Policy Examples

Copyable policy starting points for common tasks such as narrow egress, hostname policy, TLS-aware policy, and Kubernetes-backed sources.

Use this page as a cookbook of starting points. Every example here matches the current policy schema, but you should still narrow the source ranges, destinations, and modes for your own environment.

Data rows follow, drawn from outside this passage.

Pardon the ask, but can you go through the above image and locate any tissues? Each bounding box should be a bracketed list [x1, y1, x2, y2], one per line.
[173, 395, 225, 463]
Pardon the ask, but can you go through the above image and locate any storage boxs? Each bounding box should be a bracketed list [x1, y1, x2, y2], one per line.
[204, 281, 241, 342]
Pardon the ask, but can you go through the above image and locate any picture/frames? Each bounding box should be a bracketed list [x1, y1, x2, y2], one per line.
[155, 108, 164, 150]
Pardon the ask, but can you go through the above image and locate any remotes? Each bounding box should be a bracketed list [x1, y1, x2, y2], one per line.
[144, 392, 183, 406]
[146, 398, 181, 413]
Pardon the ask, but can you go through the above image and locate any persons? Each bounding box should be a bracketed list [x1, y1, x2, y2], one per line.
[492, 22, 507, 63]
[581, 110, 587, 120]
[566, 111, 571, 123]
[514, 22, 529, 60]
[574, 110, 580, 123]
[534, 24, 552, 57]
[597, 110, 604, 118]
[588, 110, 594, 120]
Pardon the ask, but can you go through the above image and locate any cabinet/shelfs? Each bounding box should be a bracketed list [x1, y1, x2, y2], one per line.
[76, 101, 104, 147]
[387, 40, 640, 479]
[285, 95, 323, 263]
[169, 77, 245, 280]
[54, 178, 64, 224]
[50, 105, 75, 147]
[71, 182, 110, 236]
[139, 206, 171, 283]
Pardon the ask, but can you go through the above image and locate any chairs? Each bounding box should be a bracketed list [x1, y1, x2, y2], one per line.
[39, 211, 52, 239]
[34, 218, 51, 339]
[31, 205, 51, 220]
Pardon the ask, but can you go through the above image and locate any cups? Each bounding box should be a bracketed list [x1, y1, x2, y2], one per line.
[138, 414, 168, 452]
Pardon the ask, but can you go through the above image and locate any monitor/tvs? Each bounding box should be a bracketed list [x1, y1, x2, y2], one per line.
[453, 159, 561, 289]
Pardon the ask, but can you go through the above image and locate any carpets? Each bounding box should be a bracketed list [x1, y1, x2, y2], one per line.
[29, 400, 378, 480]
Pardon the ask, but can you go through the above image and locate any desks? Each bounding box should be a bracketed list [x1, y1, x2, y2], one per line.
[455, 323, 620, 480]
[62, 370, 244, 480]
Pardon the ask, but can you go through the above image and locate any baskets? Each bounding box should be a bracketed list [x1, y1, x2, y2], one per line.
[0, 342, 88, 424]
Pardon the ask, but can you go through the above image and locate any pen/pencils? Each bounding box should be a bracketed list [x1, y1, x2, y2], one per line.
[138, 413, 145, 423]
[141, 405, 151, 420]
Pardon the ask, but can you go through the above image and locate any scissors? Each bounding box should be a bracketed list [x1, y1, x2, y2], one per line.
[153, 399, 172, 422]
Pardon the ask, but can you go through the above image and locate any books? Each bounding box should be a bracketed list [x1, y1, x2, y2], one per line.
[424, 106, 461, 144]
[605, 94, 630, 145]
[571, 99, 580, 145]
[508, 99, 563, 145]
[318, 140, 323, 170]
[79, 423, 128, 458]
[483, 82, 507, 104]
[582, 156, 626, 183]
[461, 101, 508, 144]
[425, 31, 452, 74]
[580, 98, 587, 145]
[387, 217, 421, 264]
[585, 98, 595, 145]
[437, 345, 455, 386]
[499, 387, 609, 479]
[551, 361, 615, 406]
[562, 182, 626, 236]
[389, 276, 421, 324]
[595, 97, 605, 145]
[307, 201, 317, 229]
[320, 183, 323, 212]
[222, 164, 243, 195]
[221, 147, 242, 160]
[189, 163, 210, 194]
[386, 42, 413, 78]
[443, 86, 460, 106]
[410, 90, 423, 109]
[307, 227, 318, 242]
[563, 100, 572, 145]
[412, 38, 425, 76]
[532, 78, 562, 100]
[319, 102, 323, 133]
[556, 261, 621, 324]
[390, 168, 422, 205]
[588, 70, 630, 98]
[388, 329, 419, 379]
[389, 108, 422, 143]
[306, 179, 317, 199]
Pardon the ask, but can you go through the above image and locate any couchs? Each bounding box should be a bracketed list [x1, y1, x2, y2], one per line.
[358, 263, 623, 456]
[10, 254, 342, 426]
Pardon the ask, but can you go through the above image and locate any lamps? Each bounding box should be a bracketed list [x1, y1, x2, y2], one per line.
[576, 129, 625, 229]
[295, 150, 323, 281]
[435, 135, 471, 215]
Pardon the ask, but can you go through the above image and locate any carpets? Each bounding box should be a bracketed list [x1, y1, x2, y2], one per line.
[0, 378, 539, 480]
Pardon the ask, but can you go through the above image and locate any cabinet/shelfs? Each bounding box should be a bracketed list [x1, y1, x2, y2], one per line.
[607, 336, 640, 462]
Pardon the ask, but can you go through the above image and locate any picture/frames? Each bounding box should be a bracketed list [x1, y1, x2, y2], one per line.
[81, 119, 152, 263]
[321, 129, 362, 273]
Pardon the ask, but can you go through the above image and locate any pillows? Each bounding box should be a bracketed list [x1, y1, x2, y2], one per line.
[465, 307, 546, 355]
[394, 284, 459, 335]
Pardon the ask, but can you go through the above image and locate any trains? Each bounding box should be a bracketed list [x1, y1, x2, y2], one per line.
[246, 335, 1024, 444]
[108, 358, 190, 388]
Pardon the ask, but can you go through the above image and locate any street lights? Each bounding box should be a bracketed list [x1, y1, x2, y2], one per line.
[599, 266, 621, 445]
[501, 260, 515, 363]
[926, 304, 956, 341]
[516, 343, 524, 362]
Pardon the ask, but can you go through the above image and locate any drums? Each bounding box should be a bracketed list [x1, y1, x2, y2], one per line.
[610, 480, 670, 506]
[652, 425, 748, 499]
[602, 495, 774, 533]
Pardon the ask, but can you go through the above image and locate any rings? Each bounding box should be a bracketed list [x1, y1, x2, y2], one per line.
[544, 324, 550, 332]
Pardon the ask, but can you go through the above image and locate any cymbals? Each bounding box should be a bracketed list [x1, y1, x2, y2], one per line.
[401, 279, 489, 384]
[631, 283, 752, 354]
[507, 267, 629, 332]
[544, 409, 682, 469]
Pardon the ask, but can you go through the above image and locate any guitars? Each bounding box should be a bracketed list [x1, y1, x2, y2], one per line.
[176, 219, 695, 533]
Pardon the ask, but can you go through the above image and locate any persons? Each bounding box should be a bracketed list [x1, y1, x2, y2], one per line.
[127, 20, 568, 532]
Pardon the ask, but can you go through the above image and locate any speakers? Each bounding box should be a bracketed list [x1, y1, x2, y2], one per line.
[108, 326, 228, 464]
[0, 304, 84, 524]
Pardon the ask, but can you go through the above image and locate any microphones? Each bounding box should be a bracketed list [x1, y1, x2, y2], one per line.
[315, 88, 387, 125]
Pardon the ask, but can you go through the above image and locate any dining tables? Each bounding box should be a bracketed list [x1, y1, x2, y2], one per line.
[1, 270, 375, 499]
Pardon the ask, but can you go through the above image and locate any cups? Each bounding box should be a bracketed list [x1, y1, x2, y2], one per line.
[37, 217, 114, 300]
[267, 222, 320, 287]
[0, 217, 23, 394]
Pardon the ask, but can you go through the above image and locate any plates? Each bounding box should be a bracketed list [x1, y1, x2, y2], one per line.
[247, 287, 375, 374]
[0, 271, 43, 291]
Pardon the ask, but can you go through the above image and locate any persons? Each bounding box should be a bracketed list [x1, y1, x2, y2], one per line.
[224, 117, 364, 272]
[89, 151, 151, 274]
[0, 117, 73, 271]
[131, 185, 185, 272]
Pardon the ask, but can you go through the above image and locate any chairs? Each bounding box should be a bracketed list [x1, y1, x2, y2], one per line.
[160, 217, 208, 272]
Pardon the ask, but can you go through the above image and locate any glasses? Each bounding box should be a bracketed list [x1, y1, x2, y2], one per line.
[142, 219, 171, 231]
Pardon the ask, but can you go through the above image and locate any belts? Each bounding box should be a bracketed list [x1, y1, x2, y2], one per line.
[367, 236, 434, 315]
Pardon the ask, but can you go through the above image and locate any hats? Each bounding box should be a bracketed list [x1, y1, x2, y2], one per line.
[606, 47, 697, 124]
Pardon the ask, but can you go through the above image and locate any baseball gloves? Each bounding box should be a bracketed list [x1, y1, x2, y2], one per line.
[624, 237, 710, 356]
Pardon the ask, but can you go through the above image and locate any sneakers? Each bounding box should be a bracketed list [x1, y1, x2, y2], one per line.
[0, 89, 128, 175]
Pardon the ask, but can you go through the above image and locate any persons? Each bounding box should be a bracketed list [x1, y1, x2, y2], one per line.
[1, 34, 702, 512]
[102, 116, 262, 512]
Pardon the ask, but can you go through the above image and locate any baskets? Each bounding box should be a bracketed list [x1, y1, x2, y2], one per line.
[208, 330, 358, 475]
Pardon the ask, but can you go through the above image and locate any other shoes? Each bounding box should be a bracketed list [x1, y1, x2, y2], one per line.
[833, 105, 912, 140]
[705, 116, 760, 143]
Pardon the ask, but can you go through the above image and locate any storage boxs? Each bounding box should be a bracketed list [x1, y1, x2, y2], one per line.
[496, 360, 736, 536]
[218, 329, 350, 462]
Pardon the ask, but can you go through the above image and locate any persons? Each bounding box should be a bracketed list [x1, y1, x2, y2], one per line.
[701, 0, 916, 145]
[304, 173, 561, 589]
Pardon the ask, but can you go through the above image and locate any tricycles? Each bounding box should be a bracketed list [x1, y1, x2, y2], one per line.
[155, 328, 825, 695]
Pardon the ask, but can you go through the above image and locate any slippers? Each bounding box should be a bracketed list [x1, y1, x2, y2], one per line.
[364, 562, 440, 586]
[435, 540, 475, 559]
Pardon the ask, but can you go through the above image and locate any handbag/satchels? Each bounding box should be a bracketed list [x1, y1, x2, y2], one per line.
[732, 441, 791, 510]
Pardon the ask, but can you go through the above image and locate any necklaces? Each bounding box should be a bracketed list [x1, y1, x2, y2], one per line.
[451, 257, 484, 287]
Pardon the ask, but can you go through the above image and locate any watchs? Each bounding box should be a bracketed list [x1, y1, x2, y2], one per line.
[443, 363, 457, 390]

Unless noted otherwise, each example is shown as the full request body for:

PUT /api/v1/policies/by-name/{name}

1. Narrow HTTPS Egress For One CIDR

This allows one source CIDR to reach one HTTPS destination and denies everything else.

{
  "mode": "enforce",
  "name": "office-egress",
  "policy": {
    "default_policy": "deny",
    "source_groups": [
      {
        "id": "branch-office",
        "sources": {
          "cidrs": ["10.10.0.0/16"]
        },
        "default_action": "deny",
        "rules": [
          {
            "id": "allow-web",
            "action": "allow",
            "match": {
              "dst_ips": ["203.0.113.10"],
              "proto": "tcp",
              "dst_ports": [443]
            }
          }
        ]
      }
    ]
  }
}

Use this as the safest first policy pattern: explicit sources, explicit destination, deny fallbacks.

2. Hostname-Based Policy For One Source Group

This pattern shows the important hostname-policy rule: the Neuwerk needs explicit DNS allow rules, not just packet allow rules.

{
  "mode": "enforce",
  "name": "hostname-egress",
  "policy": {
    "default_policy": "deny",
    "source_groups": [
      {
        "id": "office-users",
        "sources": {
          "cidrs": ["10.20.0.0/16"]
        },
        "default_action": "deny",
        "rules": [
          {
            "id": "allow-example-dns",
            "action": "allow",
            "match": {
              "dns_hostname": "^api\\.example\\.com$"
            }
          },
          {
            "id": "allow-example-https",
            "action": "allow",
            "match": {
              "proto": "tcp",
              "dst_ports": [443]
            }
          }
        ]
      }
    ]
  }
}

Warning: packet policy alone does not grant hostname access. The DNS rule is what lets the Neuwerk resolve and allowlist the destination IP.

3. Audit-First Rollout

Use the same policy logic you intend to enforce, but start at the top level in audit mode.

{
  "mode": "audit",
  "name": "candidate-policy",
  "policy": {
    "default_policy": "deny",
    "source_groups": [
      {
        "id": "test-scope",
        "sources": {
          "cidrs": ["10.30.0.0/24"]
        },
        "default_action": "deny",
        "rules": [
          {
            "id": "allow-https",
            "action": "allow",
            "match": {
              "proto": "tcp",
              "dst_ports": [443]
            }
          }
        ]
      }
    ]
  }
}

After reviewing the audit evidence, promote the same policy to mode: "enforce".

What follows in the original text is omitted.